* DOCUMENT SEGMENT
+ + +
Third, low-church traditions cannot bootstrap themselves into “high” eucharistic doctrine. It can’t be done. To move from memorialism to real presence necessitates massive doctrinal, liturgical, pastoral, and ecclesiological transformation: in effect, a comprehensive reversal of the many Christian revolutions initiated in the sixteenth century. To do so would mean moving wholesale from quadrant #4 to quadrant #2. But that would be to “revert” from low to high, from biblicist to confessional, from congregationalist to episcopal, from evangelical to catholic. It would be to change traditions. Traditions don’t change in that way, though. Either they die or they (their members) join some other, preexisting tradition. There’s no third way here.

Fourth, subjective desire alone cannot change the elements. I’ve known more than a few folks, whether friends or students, who accept what I’ve laid out here yet who remain dissatisfied—stuck in the third “option” I outlined above. What they resolve to do is cut the Gordian knot through sheer force of will. That is, they choose to believe, in spite of their church’s teaching and practice, that the elements of the Supper in which they partake are transformed into the body and blood of Christ. Even though no rituals are observed, even though relevant prayers are not offered, even though anyone at all might be presiding, even though the person presiding might say out loud that these are nothing more than symbols—nevertheless, the individual in question chooses to believe that, at least for him or her, the elements have been consecrated; that they communicate grace; that in them Christ himself is really and truly present: body, blood, soul, divinity.
+ + +
[Stored records]
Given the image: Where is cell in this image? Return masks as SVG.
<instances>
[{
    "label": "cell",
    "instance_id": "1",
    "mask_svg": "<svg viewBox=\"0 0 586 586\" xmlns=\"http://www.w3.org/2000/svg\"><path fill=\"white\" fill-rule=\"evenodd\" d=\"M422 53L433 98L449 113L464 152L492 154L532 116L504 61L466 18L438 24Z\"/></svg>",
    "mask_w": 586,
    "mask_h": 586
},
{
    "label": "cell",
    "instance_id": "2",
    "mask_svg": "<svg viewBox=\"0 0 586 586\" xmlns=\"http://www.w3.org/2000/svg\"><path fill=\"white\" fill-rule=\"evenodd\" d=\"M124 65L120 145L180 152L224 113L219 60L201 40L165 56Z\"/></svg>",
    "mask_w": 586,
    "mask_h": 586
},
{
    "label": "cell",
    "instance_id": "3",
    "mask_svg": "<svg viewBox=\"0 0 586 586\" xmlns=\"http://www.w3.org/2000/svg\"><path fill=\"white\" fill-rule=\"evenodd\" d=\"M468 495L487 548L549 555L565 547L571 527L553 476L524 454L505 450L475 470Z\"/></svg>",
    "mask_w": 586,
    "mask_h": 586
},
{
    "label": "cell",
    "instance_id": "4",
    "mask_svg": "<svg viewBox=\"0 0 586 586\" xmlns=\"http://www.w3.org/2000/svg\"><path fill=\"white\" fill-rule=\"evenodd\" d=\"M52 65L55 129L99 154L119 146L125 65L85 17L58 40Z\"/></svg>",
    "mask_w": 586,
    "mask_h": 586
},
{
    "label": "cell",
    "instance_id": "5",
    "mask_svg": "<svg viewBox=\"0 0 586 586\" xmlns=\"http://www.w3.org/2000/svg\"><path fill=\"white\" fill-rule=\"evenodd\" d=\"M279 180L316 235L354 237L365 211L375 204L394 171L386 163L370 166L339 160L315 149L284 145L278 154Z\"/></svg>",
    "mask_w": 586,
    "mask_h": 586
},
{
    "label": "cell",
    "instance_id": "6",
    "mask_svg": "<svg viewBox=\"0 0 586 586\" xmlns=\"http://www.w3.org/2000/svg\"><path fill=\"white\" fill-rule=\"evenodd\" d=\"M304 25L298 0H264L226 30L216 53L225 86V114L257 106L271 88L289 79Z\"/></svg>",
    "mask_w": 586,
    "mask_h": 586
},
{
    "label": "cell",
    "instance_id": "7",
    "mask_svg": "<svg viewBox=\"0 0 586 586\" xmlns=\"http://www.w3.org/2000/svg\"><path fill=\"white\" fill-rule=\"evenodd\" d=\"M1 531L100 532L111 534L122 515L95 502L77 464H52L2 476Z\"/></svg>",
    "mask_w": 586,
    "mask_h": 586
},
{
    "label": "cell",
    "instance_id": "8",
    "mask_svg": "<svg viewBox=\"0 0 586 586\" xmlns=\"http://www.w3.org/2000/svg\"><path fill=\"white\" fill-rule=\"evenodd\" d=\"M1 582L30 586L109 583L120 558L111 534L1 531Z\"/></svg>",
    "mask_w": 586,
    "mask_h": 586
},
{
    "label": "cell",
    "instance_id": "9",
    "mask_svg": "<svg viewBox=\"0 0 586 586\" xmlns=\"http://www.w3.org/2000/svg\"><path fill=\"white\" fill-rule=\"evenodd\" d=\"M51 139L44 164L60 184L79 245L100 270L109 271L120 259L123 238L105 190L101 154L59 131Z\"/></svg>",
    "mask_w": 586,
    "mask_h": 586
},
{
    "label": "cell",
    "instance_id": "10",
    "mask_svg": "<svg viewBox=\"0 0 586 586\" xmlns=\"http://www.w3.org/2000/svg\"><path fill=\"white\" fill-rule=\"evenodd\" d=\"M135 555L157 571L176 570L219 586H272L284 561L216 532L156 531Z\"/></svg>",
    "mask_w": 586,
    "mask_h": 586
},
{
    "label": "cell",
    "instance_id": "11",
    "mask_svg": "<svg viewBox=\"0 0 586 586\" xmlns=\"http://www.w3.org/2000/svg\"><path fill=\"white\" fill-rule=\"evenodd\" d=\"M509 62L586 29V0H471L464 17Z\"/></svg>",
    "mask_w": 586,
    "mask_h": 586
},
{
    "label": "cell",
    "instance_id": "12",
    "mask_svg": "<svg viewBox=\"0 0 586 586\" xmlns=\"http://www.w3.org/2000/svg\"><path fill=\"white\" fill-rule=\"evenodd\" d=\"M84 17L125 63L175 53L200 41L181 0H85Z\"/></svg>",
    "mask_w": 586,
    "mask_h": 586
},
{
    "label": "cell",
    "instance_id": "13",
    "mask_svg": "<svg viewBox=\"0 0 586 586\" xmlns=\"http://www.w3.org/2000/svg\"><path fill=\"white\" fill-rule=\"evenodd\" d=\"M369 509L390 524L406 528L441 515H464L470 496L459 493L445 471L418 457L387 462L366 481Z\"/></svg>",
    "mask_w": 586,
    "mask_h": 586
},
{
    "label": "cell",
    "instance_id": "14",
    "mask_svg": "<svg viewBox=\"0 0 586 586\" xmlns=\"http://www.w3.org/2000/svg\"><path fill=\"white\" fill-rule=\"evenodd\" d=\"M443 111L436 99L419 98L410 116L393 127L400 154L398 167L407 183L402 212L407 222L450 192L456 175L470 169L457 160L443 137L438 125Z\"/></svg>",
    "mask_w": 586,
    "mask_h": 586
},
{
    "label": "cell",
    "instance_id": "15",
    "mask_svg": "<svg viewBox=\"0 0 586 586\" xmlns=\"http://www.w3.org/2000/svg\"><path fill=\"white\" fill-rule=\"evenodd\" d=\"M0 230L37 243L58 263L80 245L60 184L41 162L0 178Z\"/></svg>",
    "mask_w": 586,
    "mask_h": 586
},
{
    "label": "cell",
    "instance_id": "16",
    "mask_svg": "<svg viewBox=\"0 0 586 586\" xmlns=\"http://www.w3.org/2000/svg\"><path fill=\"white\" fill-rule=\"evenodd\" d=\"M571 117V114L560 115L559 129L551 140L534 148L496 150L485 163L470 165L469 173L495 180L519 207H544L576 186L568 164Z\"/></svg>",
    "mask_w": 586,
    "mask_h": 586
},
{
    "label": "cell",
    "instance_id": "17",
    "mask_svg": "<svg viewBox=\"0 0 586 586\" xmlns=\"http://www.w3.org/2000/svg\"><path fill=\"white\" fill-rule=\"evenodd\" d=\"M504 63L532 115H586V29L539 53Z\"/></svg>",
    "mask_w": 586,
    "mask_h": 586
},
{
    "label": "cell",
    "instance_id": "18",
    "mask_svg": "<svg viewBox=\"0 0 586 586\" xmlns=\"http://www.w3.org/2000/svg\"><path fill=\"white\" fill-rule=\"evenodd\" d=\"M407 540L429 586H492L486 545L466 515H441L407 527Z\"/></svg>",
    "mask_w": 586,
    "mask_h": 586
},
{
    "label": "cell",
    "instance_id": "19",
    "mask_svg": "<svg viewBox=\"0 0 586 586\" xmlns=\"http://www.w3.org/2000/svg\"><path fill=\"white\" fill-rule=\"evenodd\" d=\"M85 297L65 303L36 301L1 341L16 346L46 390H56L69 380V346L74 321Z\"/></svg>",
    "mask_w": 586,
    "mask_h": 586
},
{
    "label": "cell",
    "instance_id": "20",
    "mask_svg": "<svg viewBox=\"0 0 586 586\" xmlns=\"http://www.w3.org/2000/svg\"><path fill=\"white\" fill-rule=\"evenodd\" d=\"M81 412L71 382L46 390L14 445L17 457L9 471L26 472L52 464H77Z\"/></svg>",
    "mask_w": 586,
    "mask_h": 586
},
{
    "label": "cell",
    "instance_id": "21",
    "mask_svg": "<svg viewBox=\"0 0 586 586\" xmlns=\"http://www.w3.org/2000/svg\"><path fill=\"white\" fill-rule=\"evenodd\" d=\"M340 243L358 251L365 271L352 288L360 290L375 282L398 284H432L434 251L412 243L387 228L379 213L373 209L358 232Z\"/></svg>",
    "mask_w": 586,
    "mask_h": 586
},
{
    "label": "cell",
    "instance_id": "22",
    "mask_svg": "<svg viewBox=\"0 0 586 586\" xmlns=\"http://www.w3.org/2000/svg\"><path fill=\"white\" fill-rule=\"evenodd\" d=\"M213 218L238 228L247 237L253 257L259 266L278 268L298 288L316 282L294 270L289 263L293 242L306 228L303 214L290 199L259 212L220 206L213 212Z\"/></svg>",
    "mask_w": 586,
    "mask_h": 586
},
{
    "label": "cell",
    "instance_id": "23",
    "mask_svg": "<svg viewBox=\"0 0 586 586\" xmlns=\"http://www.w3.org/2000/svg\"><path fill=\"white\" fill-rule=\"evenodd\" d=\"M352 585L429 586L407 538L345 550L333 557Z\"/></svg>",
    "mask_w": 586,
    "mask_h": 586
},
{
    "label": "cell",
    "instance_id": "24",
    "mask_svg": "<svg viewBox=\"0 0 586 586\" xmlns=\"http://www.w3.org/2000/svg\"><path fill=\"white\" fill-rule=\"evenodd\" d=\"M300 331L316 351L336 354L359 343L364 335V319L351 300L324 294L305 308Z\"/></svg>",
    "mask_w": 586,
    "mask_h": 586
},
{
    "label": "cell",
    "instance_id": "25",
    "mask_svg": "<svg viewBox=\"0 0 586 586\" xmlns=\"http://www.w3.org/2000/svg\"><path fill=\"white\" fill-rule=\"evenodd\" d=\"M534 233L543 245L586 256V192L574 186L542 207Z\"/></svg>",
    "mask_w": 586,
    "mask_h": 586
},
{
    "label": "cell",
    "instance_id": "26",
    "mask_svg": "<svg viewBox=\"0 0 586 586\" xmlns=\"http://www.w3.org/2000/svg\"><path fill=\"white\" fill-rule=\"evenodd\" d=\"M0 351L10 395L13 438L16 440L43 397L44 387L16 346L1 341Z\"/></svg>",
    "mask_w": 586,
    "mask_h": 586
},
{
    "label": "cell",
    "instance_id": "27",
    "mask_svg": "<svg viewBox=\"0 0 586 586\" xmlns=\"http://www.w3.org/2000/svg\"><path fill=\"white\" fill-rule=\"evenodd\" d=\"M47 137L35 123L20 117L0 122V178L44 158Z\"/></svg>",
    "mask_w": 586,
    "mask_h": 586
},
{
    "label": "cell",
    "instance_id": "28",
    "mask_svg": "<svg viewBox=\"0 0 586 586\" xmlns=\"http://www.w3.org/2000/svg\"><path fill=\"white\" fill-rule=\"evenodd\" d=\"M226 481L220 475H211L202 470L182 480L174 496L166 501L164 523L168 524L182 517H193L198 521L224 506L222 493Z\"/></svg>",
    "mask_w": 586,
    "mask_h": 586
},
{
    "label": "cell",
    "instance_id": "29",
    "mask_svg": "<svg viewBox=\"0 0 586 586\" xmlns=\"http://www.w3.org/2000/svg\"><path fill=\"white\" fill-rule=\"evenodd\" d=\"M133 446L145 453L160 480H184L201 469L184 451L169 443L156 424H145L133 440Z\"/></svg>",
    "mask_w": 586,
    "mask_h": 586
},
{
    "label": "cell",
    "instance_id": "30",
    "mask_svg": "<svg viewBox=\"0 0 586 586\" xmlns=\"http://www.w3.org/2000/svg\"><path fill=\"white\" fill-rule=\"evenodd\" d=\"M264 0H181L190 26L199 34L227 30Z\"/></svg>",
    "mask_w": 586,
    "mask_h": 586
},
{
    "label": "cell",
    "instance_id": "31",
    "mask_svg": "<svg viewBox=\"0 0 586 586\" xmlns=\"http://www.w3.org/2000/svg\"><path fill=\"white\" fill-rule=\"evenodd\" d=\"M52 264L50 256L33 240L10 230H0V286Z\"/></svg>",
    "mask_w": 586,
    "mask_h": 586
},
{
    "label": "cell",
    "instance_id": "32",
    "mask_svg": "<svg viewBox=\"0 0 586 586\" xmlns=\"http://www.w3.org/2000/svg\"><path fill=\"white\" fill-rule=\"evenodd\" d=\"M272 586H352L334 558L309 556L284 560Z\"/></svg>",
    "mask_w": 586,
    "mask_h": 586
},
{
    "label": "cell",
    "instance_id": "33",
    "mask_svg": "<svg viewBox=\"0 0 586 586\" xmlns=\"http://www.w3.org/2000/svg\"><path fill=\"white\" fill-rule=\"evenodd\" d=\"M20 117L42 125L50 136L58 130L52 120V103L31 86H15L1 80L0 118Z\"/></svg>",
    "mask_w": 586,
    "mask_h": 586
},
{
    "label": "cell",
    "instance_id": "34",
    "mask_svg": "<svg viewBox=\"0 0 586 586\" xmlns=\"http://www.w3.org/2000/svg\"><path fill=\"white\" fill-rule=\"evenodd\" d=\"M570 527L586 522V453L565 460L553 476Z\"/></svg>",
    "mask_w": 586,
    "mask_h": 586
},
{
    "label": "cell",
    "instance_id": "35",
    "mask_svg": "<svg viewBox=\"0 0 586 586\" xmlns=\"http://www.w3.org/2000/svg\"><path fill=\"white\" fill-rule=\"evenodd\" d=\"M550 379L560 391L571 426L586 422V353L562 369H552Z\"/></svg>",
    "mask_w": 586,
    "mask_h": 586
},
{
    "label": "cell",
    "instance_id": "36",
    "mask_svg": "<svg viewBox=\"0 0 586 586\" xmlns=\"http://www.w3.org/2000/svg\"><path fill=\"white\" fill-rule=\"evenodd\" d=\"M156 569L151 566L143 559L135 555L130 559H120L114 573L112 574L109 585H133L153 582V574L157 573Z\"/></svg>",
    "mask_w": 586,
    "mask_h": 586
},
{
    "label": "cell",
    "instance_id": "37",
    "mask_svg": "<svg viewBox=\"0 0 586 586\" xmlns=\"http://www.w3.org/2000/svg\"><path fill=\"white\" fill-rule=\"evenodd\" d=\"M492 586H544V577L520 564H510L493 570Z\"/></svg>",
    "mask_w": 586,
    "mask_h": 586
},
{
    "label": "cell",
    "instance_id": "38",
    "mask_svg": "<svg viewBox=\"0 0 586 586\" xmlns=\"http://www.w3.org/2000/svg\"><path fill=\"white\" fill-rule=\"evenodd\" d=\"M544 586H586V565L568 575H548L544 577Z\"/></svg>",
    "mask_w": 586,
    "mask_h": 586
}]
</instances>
+ + +
* REQUESTS
A. From the passage on eucharistic doctrine, transcribe the part that opens with the words containing "Third, low-church traditions" and closes with "third way here.".
B. Render this sentence from the passage on eucharistic doctrine in Spanish: "Either they die or they (their members) join some other, preexisting tradition."

* RESPONSES PER TASK
A.
Third, low-church traditions cannot bootstrap themselves into “high” eucharistic doctrine. It can’t be done. To move from memorialism to real presence necessitates massive doctrinal, liturgical, pastoral, and ecclesiological transformation: in effect, a comprehensive reversal of the many Christian revolutions initiated in the sixteenth century. To do so would mean moving wholesale from quadrant #4 to quadrant #2. But that would be to “revert” from low to high, from biblicist to confessional, from congregationalist to episcopal, from evangelical to catholic. It would be to change traditions. Traditions don’t change in that way, though. Either they die or they (their members) join some other, preexisting tradition. There’s no third way here.

B. O mueren, o ellos (sus miembros) se unen a alguna otra tradición preexistente.